Understanding live credit flow, link stalls, and verification strategies
- Understanding live credit flow, link stalls, and verification strategies
- 1 . Introduction
- 2 . Credit Lifecycle Recap
- 3 . Visualizing Credit Flow
- 4 . Example 1 – Posted Write Flow
- 5 . Example 2 – Read/Completion Flow
- 6 . Example 3 – Mixed Traffic with VCs
- 7 . Common Flow Control Debug Issues
- 8 . Debugging Techniques
- 9 . Tips for Flow Control Verification
- NOTE:
1 . Introduction
Flow control in PCIe is invisible during normal operation — it works silently behind every packet.
However, debugging or verifying PCIe requires you to see how credits move and confirm that every transmission follows the credit rules.
In this post, you’ll walk through real credit flow examples, learn to identify credit starvation, and get hands-on debugging techniques used by protocol engineers.
2 . Credit Lifecycle Recap
The credit system manages buffer space between transmitter and receiver using six counters per Virtual Channel:
| Credit Type | Purpose |
| PH | Posted Header |
| PD | Posted Data |
| NPH | Non-Posted Header |
| NPD | Non-Posted Data |
| CPLH | Completion Header |
| CPLD | Completion Data |
The transmitter’s local credit counters are initialized from the receiver’s advertised capacities, then continuously updated via Flow Control DLLPs.
3 . Visualizing Credit Flow
Let’s look at the credit movement sequence between a Root Complex (RC) and Endpoint (EP):
[1] Link enters L0↓
[2] EP advertises credits (PH=8, PD=32)↓
[3] RC transmits a Memory Write TLP (1 PH + 8 PD)↓
[4] RC decrements PH/PD counters (PH=7, PD=24)↓
[5] EP processes the TLP and frees buffer↓
[6] EP sends Flow Control Update DLLP↓
[7] RC increments PH/PD countersThis loop continues as long as traffic is active.
If any credit counter hits zero, transmission of that TLP type pauses until replenished.

# SUPPLIED MATERIAL

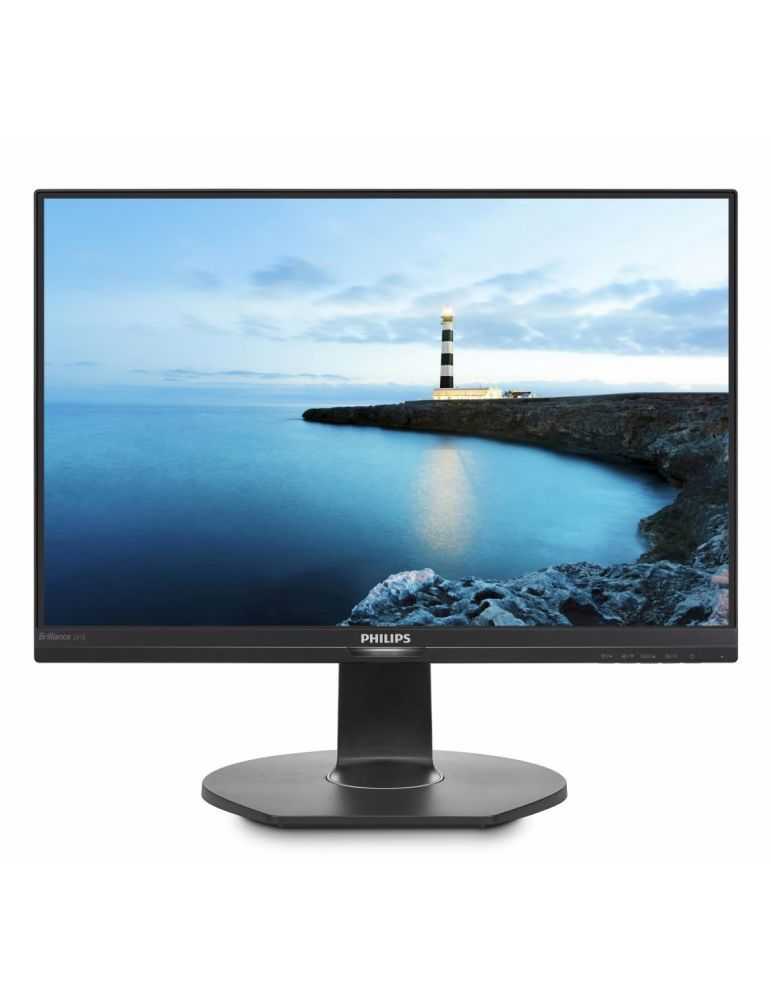 Monitor 23.8 philips 241b7qpjeb ips 16:9 fhd 1920* 1080 60hzwled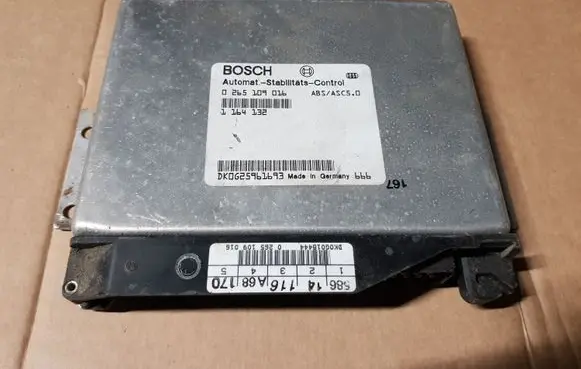 BMW 5 E39 ABS control unit/module 0265109016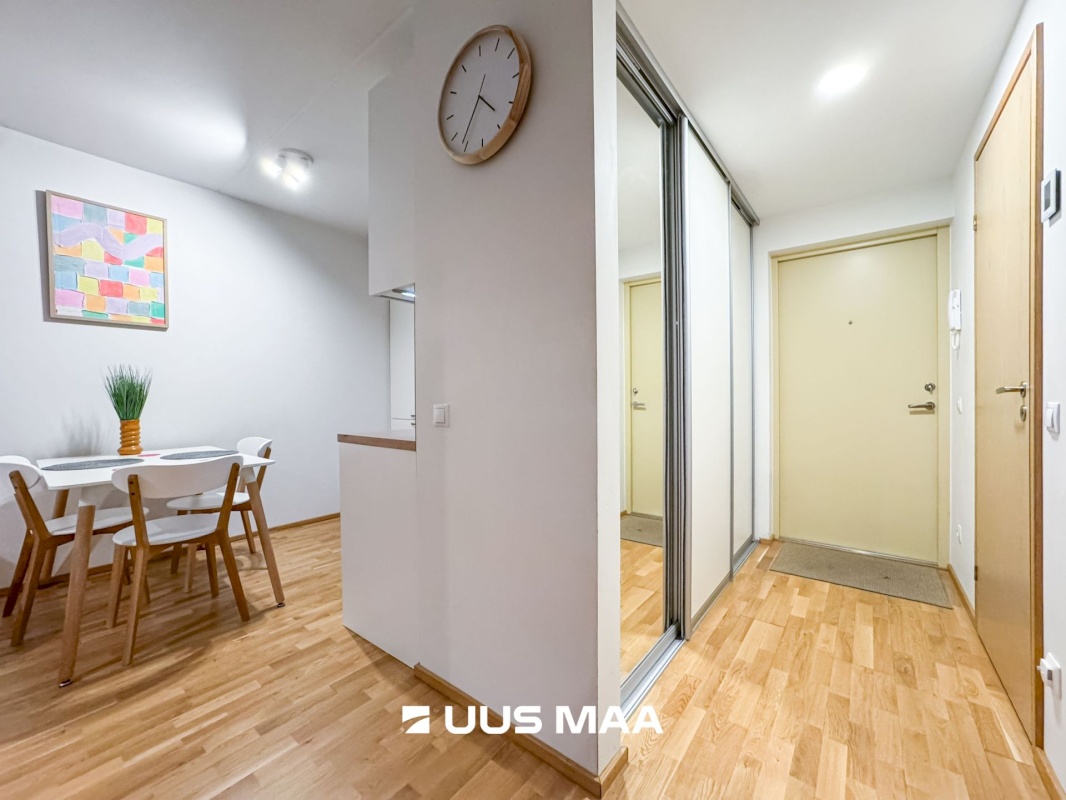 Tallinn, Lasnamäe linnaosa, Peterburi tee 113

# WHAT NEEDS TO BE DONE
Decide whether each statement agrees with the PCIe flow control text above, answering yes or no and quoting the words of the text that decide it. (a) The credit system keeps six counters for each Virtual Channel. (b) After the RC sends the Memory Write TLP, its PD counter drops to 16. (c) The receiver's local credit counters are set from the transmitter's advertised capacities.

# TASK RESPONSE
(a) Yes: "using six counters per Virtual Channel"
(b) No: "RC decrements PH/PD counters (PH=7, PD=24)"
(c) No: "The transmitter’s local credit counters are initialized from the receiver’s advertised capacities"